Total Trucking Industy Operating Costs Jump 9.3% to $1.706; Fuel, Oil, Wages Remain Largest Expenses
This story appears in the Sept. 24 print edition of Transport Topics.
Total operating costs for the trucking industry rose 9.3% in 2011 to an average of $1.706 a mile, the highest cost since the American Transportation Research Institute began tracking the figure in 2008.
The largest cost for fleets remained fuel and oil, which totaled 59 cents a mile in 2011. That was followed by driver wages, at 46 cents a mile.
“Costs are accelerating in this industry for three reasons — driver wages, new [Environmental Protection Agency] engine costs and fuel,” said Max Fuller, CEO of U.S. Xpress Enterprises.
ATRI said 2011 marked the third straight yearly increase for per-mile costs. Declining fuel prices caused total costs to fall to $1.451 in 2009, from $1.653 the year before.
Dating back to 2008, total costs have grown 3% a mile, ATRI said in its Sept. 12 report.
The survey this year included a total of 42,000 trucks. While ATRI did not disclose the number of fleets, the group said the survey consisted of 64% truckload fleets, 16% less-than-truckload fleets and 20% specialized fleets or ones that did not fall into the other categories.
Researchers then weighted responses to achieve a balanced representation of the industry.
In 2011, LTL fleets had the highest cost per mile, $1.93, ATRI found. Specialized carriers spent $1.79 per mile, and TLs were $1.57.
That differs from 2008, when specialized carriers had the highest cost, $1.87 per mile, followed by LTLs at $1.81 and TLs at $1.48.
The upward trend largely matches the finances of LTL carrier A. Duie Pyle.
“We’re seeing just about a 10% annualized increase in our costs per mile,” President Steve O’Kane told Transport Topics.
ATRI said that, over the study’s four years, the largest cost increase occurred in permits and licensing, a 147% increase.
“You’re talking about more than a doubling of permits and licenses over the four-year period, from 1.6 cents per mile to 3.8,” Dan Murray, ATRI’s vice president of research, told TT.
Murray speculated that state and local governments are using the trucking industry to bring in additional money while they continue to search for revenue as they emerge from the recession.
“One hypothesis is that’s an easy way to generate public-sector revenue without having to go to the marketplace and ask for a gas tax increase,” Murray said.
“That is putting more pressure on small carriers,” he said. “Some carriers have no margins left.”
O’Kane said Pyle’s per-mile costs are higher than the overall average, in part because the fleet is in the Northeast, where congestion is greater and wages are higher.
“Wages have continued to escalate, and tolls here in the Northeast are going crazy,” he said.
As Pyle’s fleet depreciates, the cost of keeping the trucks on the road also increases, O’Kane said, and tires cost about double what they did five years ago.
“Tires have gone wild,” he said.
ATRI’s survey found that tires accounted for one of the largest cost increases since 2008, along with repair and maintenance.
“We’re not surprised by the price of tires over the years going up 40%,” Murray said.

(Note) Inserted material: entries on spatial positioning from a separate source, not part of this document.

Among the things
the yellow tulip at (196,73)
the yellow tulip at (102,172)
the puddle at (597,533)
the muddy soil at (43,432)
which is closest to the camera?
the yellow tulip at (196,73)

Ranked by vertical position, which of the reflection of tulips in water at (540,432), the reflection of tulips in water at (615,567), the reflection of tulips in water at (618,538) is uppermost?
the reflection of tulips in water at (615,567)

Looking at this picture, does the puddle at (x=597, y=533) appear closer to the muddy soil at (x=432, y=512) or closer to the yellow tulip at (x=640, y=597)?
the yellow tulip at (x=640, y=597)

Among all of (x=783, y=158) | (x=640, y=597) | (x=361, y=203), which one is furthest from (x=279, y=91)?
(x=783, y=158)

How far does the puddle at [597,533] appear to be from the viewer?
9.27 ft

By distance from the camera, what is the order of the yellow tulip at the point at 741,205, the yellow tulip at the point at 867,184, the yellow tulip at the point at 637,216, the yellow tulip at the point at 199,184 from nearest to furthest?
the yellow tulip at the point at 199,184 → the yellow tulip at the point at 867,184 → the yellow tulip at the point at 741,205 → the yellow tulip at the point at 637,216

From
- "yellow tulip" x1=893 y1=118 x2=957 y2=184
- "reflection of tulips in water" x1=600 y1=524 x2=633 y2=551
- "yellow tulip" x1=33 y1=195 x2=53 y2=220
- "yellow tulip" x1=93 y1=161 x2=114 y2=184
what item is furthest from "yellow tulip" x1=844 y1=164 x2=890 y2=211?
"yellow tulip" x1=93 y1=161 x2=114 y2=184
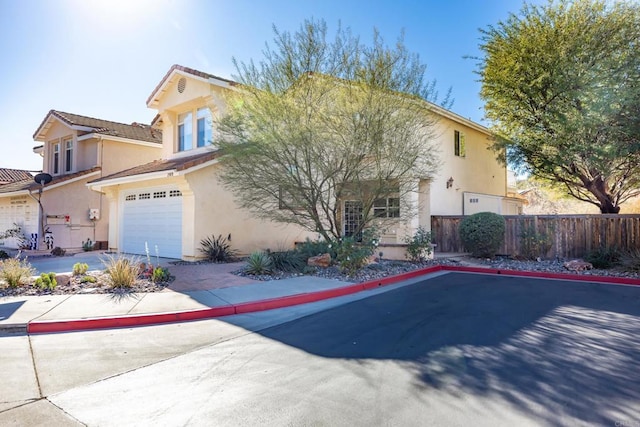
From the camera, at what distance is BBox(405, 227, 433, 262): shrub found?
1345cm

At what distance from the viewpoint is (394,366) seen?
15.0ft

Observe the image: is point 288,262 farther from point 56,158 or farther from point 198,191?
point 56,158

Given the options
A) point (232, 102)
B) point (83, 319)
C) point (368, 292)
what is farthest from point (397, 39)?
point (83, 319)

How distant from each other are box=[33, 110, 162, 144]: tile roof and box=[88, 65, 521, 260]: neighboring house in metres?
3.07

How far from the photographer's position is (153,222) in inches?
612

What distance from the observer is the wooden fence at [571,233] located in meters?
13.1

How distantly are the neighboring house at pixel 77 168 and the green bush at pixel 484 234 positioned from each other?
56.7ft

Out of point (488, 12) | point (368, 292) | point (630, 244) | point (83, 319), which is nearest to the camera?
point (83, 319)

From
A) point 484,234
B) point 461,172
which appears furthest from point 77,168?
point 484,234

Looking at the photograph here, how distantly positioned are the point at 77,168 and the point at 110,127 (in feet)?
9.36

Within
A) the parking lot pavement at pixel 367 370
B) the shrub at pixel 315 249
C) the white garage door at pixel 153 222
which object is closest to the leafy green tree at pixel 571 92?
the parking lot pavement at pixel 367 370

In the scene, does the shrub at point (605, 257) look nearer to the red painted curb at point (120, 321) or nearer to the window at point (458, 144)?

Tire production uses a large amount of petroleum, and as fuel and oil prices have increased over the years, so have the costs to make tires.
The 48% increase in costs to maintain equipment since 2008 probably relates to fleets’ keeping trucks longer during the recession in an attempt to make money, he said. While that reduces the costs of buying new equipment, those trucks almost certainly require more frequent and involved maintenance to keep them on the road.
Murray predicted that the 2012 survey will show lower maintenance costs. Sales of new trucks have increased, which he said probably means fleets are replacing older trucks, which will reduce maintenance costs.
ATRI initially started conducting the cost research to provide government entities with an accurate average of costs for transportation planning purposes, Murray said. But it also has become a benchmarking tool for trucking fleets to compare their operations against their peers.
“Accurate, up-to-date operational costs are essential for our industry,” Chad England, chief operating officer at C.R. England Inc., and a member of ATRI’s research advisory committee, said in a statement. “Given the current economic climate, the more financial data carriers have to analyze, the more opportunities there are to improve operations.”
Senior Reporter Rip Watson contributed to this story.